Task to carry out: Copy out all of the lines below without changing a word, and leave the pictures out.

Data excerpts:
####
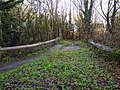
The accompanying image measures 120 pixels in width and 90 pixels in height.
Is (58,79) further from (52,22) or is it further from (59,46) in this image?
(52,22)

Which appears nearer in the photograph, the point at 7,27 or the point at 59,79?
the point at 59,79

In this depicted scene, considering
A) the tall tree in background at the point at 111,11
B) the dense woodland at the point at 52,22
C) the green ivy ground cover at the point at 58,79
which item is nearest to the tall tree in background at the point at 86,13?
the dense woodland at the point at 52,22

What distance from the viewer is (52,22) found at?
26859 mm

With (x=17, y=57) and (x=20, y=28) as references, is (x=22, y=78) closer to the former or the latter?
(x=17, y=57)

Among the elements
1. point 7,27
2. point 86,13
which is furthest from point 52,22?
point 7,27

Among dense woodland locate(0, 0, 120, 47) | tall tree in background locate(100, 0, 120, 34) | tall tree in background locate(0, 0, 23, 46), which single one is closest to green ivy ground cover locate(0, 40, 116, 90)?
dense woodland locate(0, 0, 120, 47)

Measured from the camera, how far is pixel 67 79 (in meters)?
6.59

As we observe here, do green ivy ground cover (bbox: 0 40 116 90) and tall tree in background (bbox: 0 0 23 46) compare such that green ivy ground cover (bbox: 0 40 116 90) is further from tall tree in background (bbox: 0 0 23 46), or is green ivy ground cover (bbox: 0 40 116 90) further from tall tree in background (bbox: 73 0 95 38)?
tall tree in background (bbox: 73 0 95 38)

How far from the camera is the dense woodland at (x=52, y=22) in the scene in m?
17.0

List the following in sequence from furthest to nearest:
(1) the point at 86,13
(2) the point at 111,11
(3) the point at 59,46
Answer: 1. (1) the point at 86,13
2. (2) the point at 111,11
3. (3) the point at 59,46

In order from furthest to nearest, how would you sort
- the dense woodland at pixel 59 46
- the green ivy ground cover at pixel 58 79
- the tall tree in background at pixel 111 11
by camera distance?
the tall tree in background at pixel 111 11 → the dense woodland at pixel 59 46 → the green ivy ground cover at pixel 58 79

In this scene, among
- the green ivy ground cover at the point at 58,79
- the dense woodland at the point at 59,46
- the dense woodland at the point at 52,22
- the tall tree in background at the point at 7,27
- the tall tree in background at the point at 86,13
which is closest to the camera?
the green ivy ground cover at the point at 58,79

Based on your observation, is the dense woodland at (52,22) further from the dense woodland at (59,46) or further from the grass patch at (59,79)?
the grass patch at (59,79)

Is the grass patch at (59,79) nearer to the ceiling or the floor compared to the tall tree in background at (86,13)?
nearer to the floor
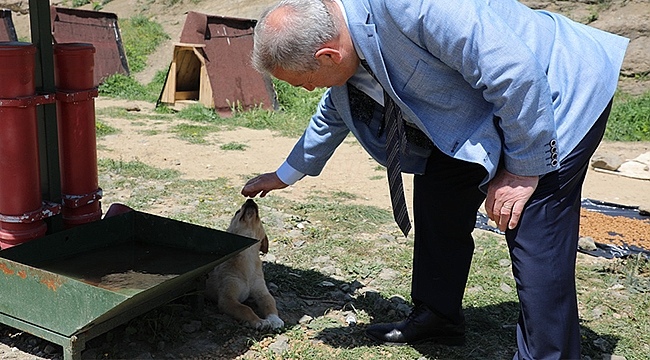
####
Full answer:
The accompanying image measures 120 pixels in width and 90 pixels in height.
Is (58,79) further from (52,22) or is it further from (59,46) in this image?
(52,22)

Which appears nearer in the photograph, the point at 7,27 or the point at 59,79?
the point at 59,79

In this depicted scene, considering
A) the tall tree in background at the point at 111,11
B) the dense woodland at the point at 52,22
C) the green ivy ground cover at the point at 58,79
which item is nearest to the tall tree in background at the point at 86,13?
the dense woodland at the point at 52,22

What distance from the viewer is (52,22) found at?
26859 mm

With (x=17, y=57) and (x=20, y=28) as references, is (x=22, y=78) closer to the former or the latter?
(x=17, y=57)

Among the elements
1. point 7,27
2. point 86,13
which is furthest from point 52,22?
point 7,27

Among dense woodland locate(0, 0, 120, 47) | tall tree in background locate(100, 0, 120, 34) | tall tree in background locate(0, 0, 23, 46), which single one is closest to green ivy ground cover locate(0, 40, 116, 90)?
dense woodland locate(0, 0, 120, 47)

Measured from the camera, how far is pixel 67 79 (in meters)?
6.59

As we observe here, do green ivy ground cover (bbox: 0 40 116 90) and tall tree in background (bbox: 0 0 23 46) compare such that green ivy ground cover (bbox: 0 40 116 90) is further from tall tree in background (bbox: 0 0 23 46), or is green ivy ground cover (bbox: 0 40 116 90) further from tall tree in background (bbox: 73 0 95 38)?
tall tree in background (bbox: 73 0 95 38)

How far from the camera is the dense woodland at (x=52, y=22) in the scene in m?
17.0

List the following in sequence from furthest to nearest:
(1) the point at 86,13
(2) the point at 111,11
(3) the point at 59,46
Answer: 1. (1) the point at 86,13
2. (2) the point at 111,11
3. (3) the point at 59,46

In order from furthest to nearest, how would you sort
- the dense woodland at pixel 59 46
- the green ivy ground cover at pixel 58 79
- the tall tree in background at pixel 111 11
by camera distance?
the tall tree in background at pixel 111 11 → the dense woodland at pixel 59 46 → the green ivy ground cover at pixel 58 79

In this scene, among
- the green ivy ground cover at the point at 58,79
- the dense woodland at the point at 59,46
- the dense woodland at the point at 52,22
- the tall tree in background at the point at 7,27
- the tall tree in background at the point at 86,13
which is closest to the camera?
the green ivy ground cover at the point at 58,79

Based on your observation, is the dense woodland at (52,22) further from the dense woodland at (59,46) or further from the grass patch at (59,79)?
the grass patch at (59,79)

Is the grass patch at (59,79) nearer to the ceiling or the floor compared to the tall tree in background at (86,13)?
nearer to the floor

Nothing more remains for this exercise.